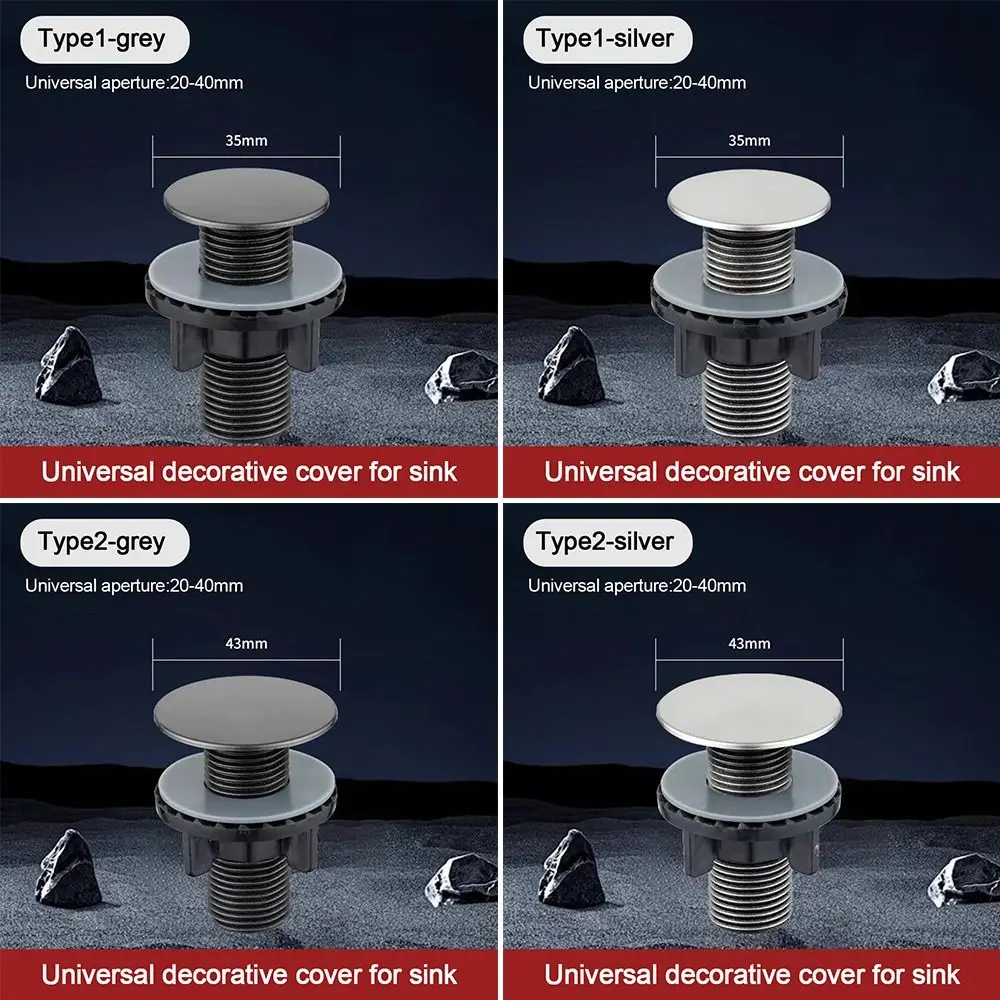 Type1-grey

Universal aperture:20-40mm

35mm

Universal decorative cover for sink

Type1-silver

Universal aperture:20-40mm

35mm

Universal decorative cover for sink

Type2-grey

Universal aperture:20-40mm

43mm

Universal decorative cover for sink

Type2-silver

Universal aperture:20-40mm

43mm

Universal decorative cover for sink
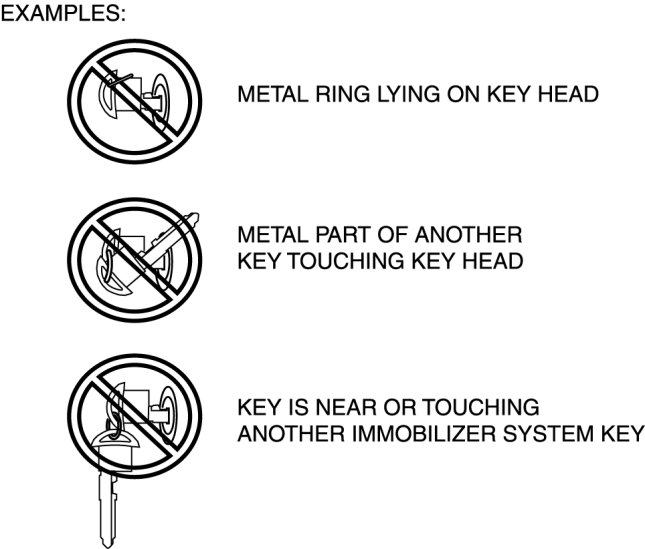 EXAMPLES:

METAL RING LYING ON KEY HEAD

METAL PART OF ANOTHER KEY TOUCHING KEY HEAD

KEY IS NEAR OR TOUCHING ANOTHER IMMOBILIZER SYSTEM KEY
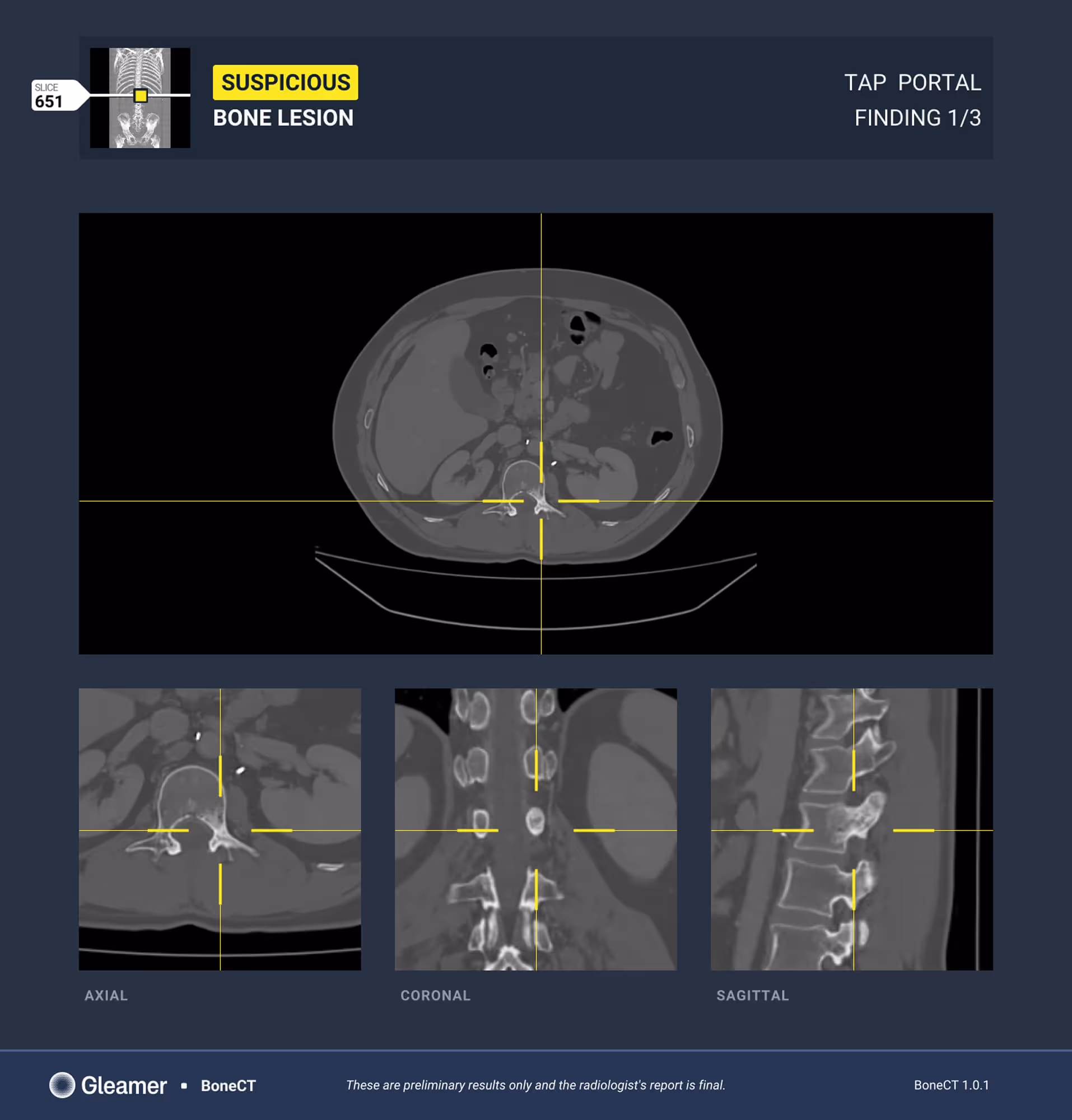 SLICE
651

SUSPICIOUS
BONE LESION

TAP PORTAL
FINDING 1/3

AXIAL

CORONAL

SAGITTAL

Gleamer ▪ BoneCT

These are preliminary results only and the radiologist's report is final.

BoneCT 1.0.1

■ ■ ■ ■

• **DIRECTIONS FOR THIS TASK**:
Please transcribe each entry exactly, but skip any picture it holds.

• **SOLUTION TO THIS EXERCISE**:
 Type1-grey

Universal aperture:20-40mm

35mm

Universal decorative cover for sink

Type1-silver

Universal aperture:20-40mm

35mm

Universal decorative cover for sink

Type2-grey

Universal aperture:20-40mm

43mm

Universal decorative cover for sink

Type2-silver

Universal aperture:20-40mm

43mm

Universal decorative cover for sink
 EXAMPLES:

METAL RING LYING ON KEY HEAD

METAL PART OF ANOTHER KEY TOUCHING KEY HEAD

KEY IS NEAR OR TOUCHING ANOTHER IMMOBILIZER SYSTEM KEY
 SLICE
651

SUSPICIOUS
BONE LESION

TAP PORTAL
FINDING 1/3

AXIAL

CORONAL

SAGITTAL

Gleamer ▪ BoneCT

These are preliminary results only and the radiologist's report is final.

BoneCT 1.0.1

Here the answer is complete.